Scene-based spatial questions
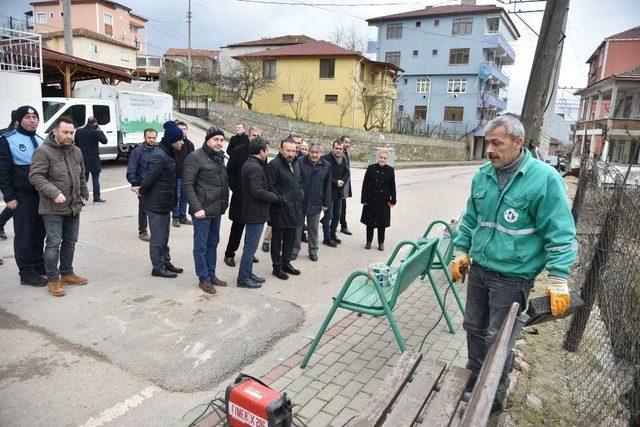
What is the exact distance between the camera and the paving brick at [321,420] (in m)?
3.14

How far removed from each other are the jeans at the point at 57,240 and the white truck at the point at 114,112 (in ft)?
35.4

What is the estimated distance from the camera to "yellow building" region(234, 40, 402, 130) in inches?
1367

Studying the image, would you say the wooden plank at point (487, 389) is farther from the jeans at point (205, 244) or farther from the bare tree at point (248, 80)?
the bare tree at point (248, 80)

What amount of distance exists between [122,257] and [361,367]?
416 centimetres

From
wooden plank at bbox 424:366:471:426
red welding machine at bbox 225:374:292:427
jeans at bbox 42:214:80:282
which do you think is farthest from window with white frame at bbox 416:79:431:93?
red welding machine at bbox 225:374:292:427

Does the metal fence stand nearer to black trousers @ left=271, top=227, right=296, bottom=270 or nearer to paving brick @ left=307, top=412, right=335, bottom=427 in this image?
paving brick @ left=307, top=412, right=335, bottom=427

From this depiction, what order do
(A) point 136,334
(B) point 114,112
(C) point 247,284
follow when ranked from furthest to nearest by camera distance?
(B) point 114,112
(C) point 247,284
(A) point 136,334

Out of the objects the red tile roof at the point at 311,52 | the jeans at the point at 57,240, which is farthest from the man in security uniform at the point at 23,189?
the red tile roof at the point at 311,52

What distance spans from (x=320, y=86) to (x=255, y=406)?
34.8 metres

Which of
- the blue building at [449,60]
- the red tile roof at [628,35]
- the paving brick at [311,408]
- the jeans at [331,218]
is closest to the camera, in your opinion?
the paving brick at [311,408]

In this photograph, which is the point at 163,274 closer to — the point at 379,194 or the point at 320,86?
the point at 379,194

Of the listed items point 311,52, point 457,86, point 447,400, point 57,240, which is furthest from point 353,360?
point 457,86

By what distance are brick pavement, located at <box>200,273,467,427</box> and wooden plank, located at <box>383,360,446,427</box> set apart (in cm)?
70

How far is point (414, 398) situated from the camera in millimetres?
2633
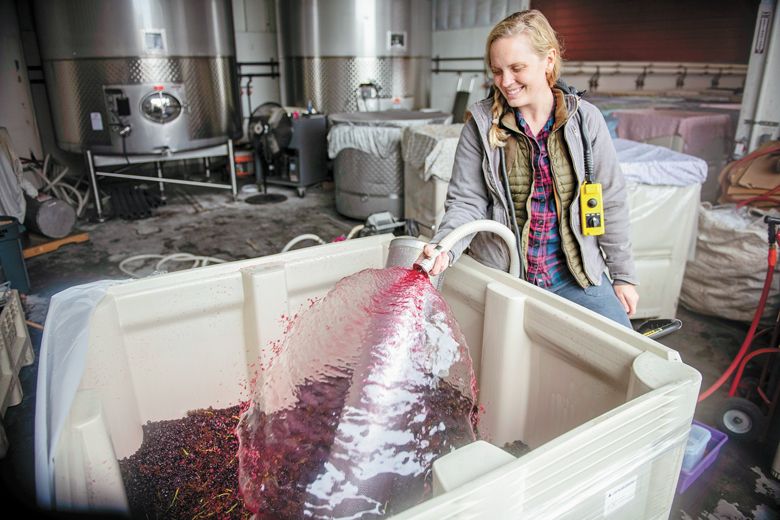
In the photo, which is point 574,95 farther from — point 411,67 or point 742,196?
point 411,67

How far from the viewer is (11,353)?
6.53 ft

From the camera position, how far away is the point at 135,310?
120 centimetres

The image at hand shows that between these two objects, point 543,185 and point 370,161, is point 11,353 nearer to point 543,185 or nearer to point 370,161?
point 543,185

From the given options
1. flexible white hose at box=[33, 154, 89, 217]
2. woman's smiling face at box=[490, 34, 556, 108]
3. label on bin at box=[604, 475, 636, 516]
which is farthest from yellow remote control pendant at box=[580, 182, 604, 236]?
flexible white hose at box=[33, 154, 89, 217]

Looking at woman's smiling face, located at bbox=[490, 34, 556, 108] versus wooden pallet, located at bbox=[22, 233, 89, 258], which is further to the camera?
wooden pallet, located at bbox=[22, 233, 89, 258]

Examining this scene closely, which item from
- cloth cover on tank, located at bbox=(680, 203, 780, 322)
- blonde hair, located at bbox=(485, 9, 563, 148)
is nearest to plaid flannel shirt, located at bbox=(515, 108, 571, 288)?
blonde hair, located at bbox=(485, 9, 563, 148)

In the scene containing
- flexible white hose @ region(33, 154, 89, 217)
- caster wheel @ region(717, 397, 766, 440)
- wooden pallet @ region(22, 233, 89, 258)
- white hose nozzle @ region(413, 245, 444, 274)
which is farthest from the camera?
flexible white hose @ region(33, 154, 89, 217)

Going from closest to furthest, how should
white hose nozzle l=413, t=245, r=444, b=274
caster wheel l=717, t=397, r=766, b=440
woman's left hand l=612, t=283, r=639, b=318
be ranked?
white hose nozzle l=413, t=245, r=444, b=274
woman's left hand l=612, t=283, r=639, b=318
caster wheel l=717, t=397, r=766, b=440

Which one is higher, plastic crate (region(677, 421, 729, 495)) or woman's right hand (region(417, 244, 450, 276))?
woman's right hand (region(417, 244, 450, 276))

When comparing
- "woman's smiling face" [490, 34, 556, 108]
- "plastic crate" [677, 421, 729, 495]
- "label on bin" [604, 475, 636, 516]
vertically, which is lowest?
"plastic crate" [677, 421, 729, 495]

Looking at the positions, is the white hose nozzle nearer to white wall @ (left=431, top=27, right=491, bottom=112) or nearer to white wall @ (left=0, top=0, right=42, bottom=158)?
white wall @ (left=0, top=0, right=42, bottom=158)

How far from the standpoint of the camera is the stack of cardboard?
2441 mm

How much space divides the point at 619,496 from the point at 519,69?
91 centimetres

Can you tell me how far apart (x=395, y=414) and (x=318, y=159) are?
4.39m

**Written instruction**:
Copy out the lines of the records exactly, starting at the line containing "In the photo, which" and ending at the line containing "120 centimetres", with both of those lines included.

**Finished task**:
In the photo, which is point 574,95 farther from — point 411,67 or point 742,196?
point 411,67

How far from the viewer is (11,353)?
6.53 ft

From the camera position, how far away is the point at 135,310?
120 centimetres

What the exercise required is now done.